Quel est le point commun entre Mickaell Jackson, Madonna et Bjork ? Outre leur mondiale notoriété, tous trois ont travaillé avec le chorégraphe Vincent Paterson. Celui-ci nous raconte (avec Amy Tofte) sa vie à travers son autobiographie Vincent Paterson, icônes et instincts (E/P/A).

Si son nom ne vous dit probablement rien, il l’explique très bien au cours du livre : les chorégraphes ne sont pas reconnus dans l’univers du divertissement américain. Dans le douzième chapitre (Aujourd’hui, demain et le jour d’après : y a-t-il un chorégraphe dans la salle), il revient sur le fait que ces artistes de l’ombre ne sont que trop peu souvent mis en lumière. Il va même plus loin en affirmant que l’ensemble de la profession leur manque cruellement de respect en pillant leur mise en scène de spectacle ou leur pas de danse. Ainsi va leur vie, entre le manque de reconnaissance et le vol de leur propriété intellectuelle.

Voilà pour le côté noir de ce bouquin. Noir et nous le comprenons aisément, il était nécessaire que Vincent Paterson en parle car il explique en partie pourquoi cet homme nous est inconnu alors qu’il a participé à l’éclosion de la Star Mickael Jackson (il a travaillé sur le clip de Thriller notamment), a propulsé Madonna au rang d’icône avec le Blond ambition tour, qu’il a probablement joué un grand rôle dans la palme attribué au film Dancer In the Dark de Lars Von Trier.
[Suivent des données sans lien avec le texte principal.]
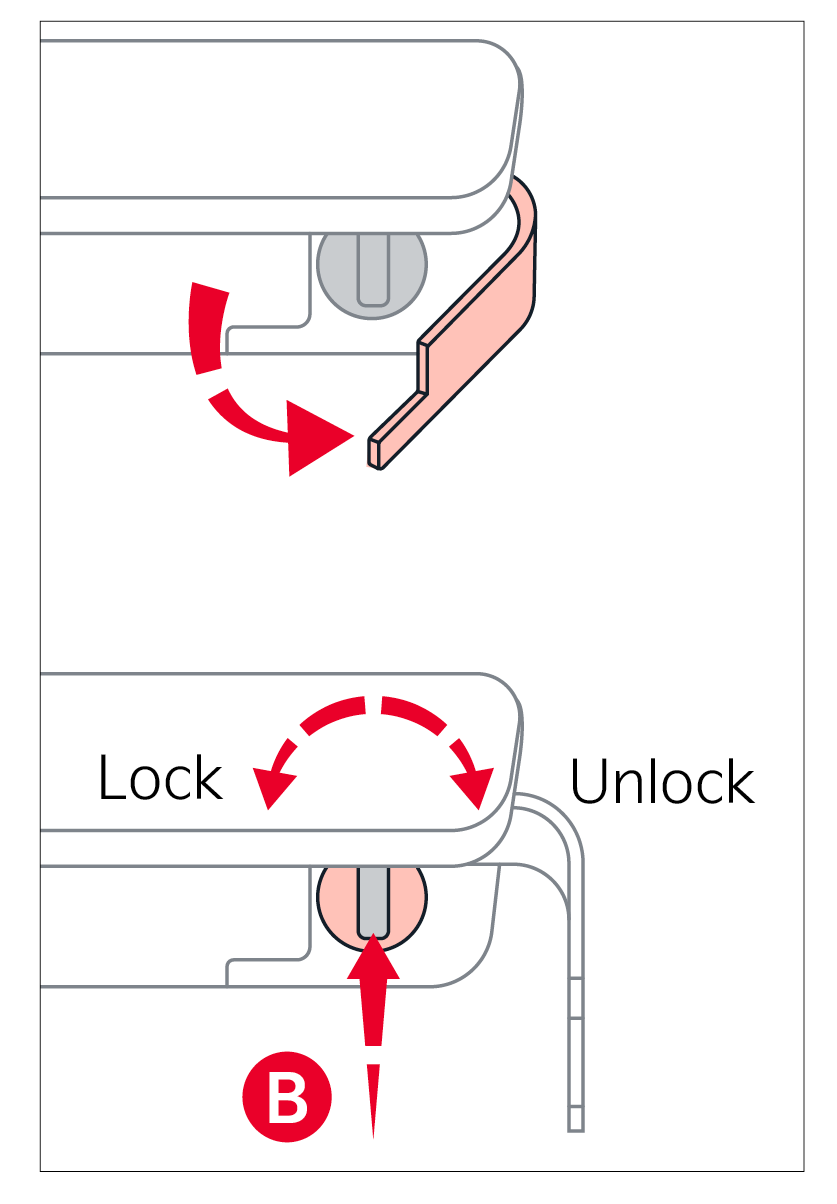 Lock
Unlock
B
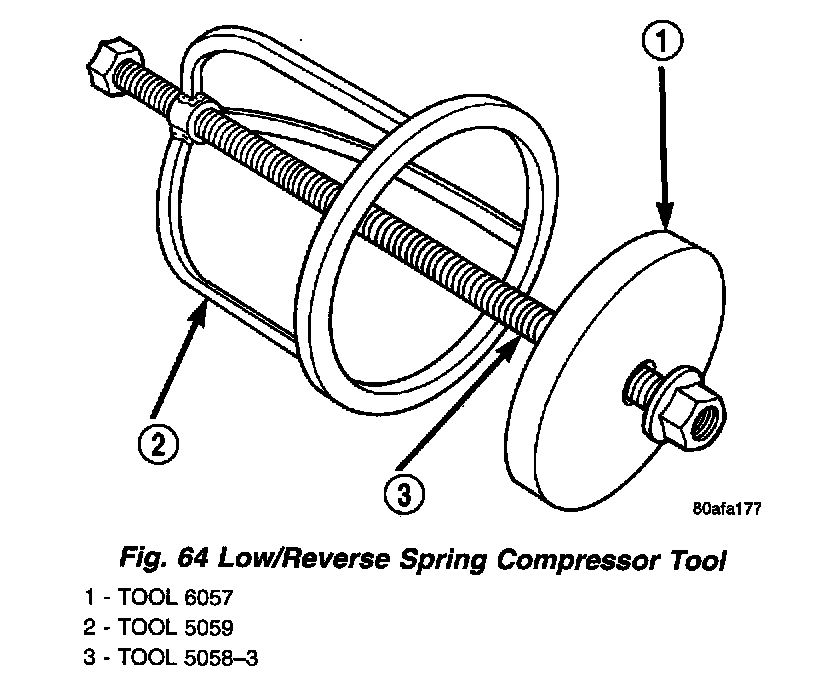 1

2

3

80afa177

Fig. 64 Low/Reverse Spring Compressor Tool

1 - TOOL 6057
2 - TOOL 5059
3 - TOOL 5058–3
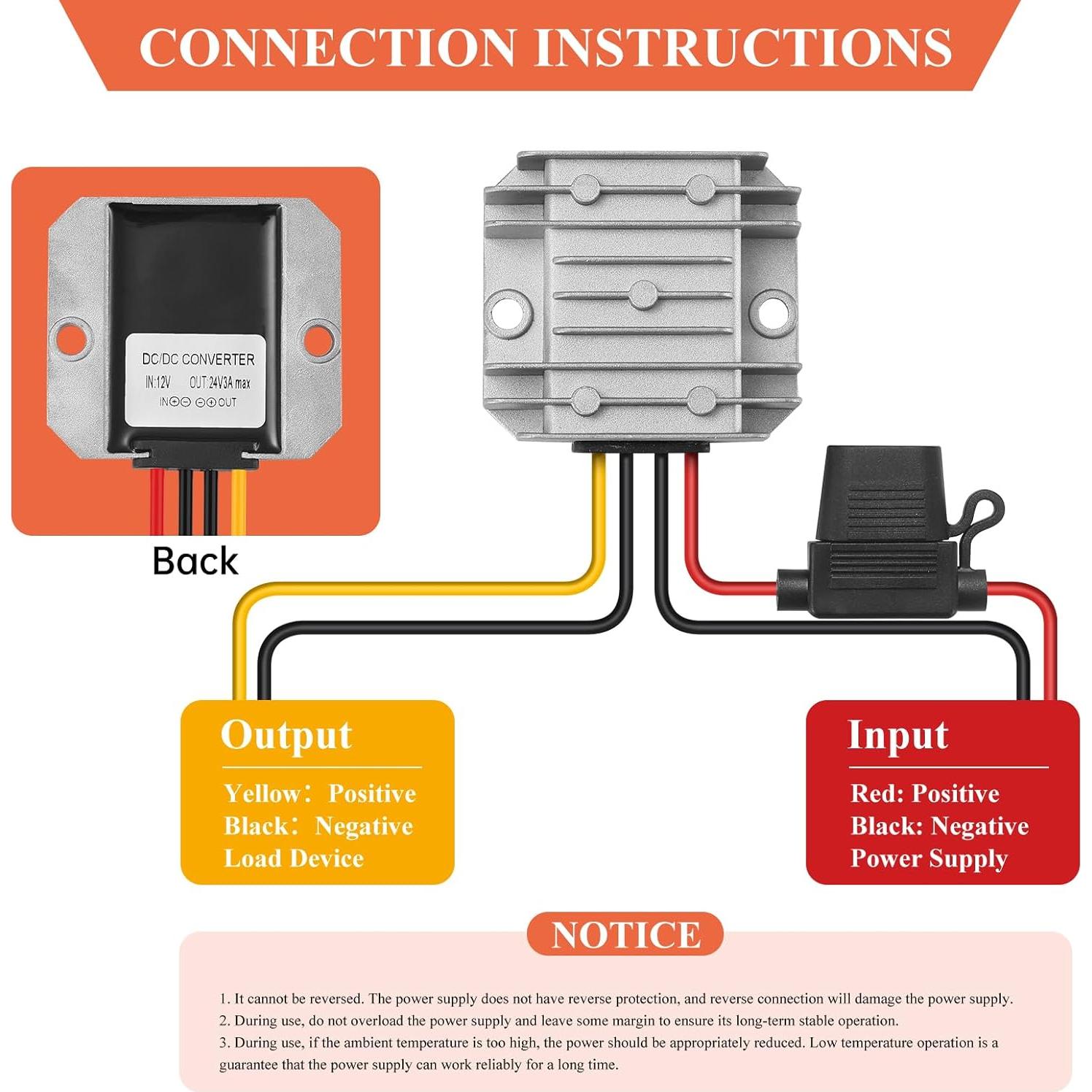 CONNECTION INSTRUCTIONS

DC/DC CONVERTER
IN:12V OUT:24V3A max
IN⊕⊖ ⊖⊕OUT

Back

Output
Yellow: Positive
Black: Negative
Load Device

Input
Red: Positive
Black: Negative
Power Supply

NOTICE

1. It cannot be reversed. The power supply does not have reverse protection, and reverse connection will damage the power supply.
2. During use, do not overload the power supply and leave some margin to ensure its long-term stable operation.
3. During use, if the ambient temperature is too high, the power should be appropriately reduced. Low temperature operation is a guarantee that the power supply can work reliably for a long time.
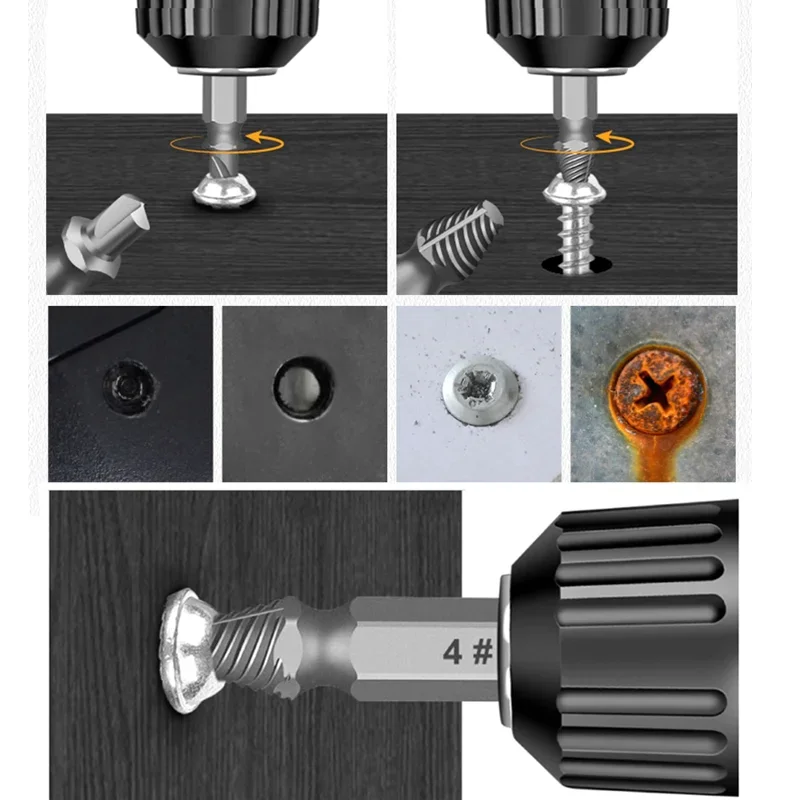 4 #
Originaire d’une famille modeste, il devient danseur sur la tard, à l’âge de 23 ans. Auparavant, il pratiquait la danse de salon, puis, vers l’adolescence, se dirige vers le théâtre. Mais en lui vibre la corde sensible de la danse. Alors, il s’entraîne, apprend la danse puis petit à petit, à force d’accepter tous les petits boulots de danseur, pour des clips publicitaires notamment, il finit par percer dans le milieu hollywoodien, notamment grâce à son instinct qui le guide dans les bons choix, vers les bonnes personnes.

C’est ainsi qu’il en viendra à co-chorégraphier le clip de Thriller puis à devenir un ami de Mickael Jackson. C’est d’ailleurs avec lui que commence le livre, par une anecdote datant de la dernière fois où les deux hommes se sont vus. La star y est méconnaissable, fatiguée, et les idées pour son prochain clip rendent le chorégraphe extrêmement triste. La star n’est déjà plus que l’ombre d’elle-même, bouffée par la pression du milieu.

Ce livre nous donne plein d’astuces mises en place par le chorégraphe pour faire ressortir certains aspects des personnalités citées, ou de leurs œuvres, en avant. Ces petits trucs qui font la légende, comme le célèbre cotch grab du King of pop (quand il se prend l’entrejambe). Il nous montre aussi le travail de chorégraphe dans toutes ses dimensions, allant du choix du casting à la chorégraphie en elle-même, en révisant les scénarios et en apportant des idées novatrices quant à comment filmer les scènes dansées.

Un livre complet, bourré d’anecdotes surprenantes, rempli de bonne humeur, qui revient sur une carrière digne de l’american way of life. D’ailleurs, Amy Tofte dit en préambule : pour tous les gamins des petites villes qui ont de grandes espérances.

Voilà qui résume toute la philosophie de ce Icônes et instincts.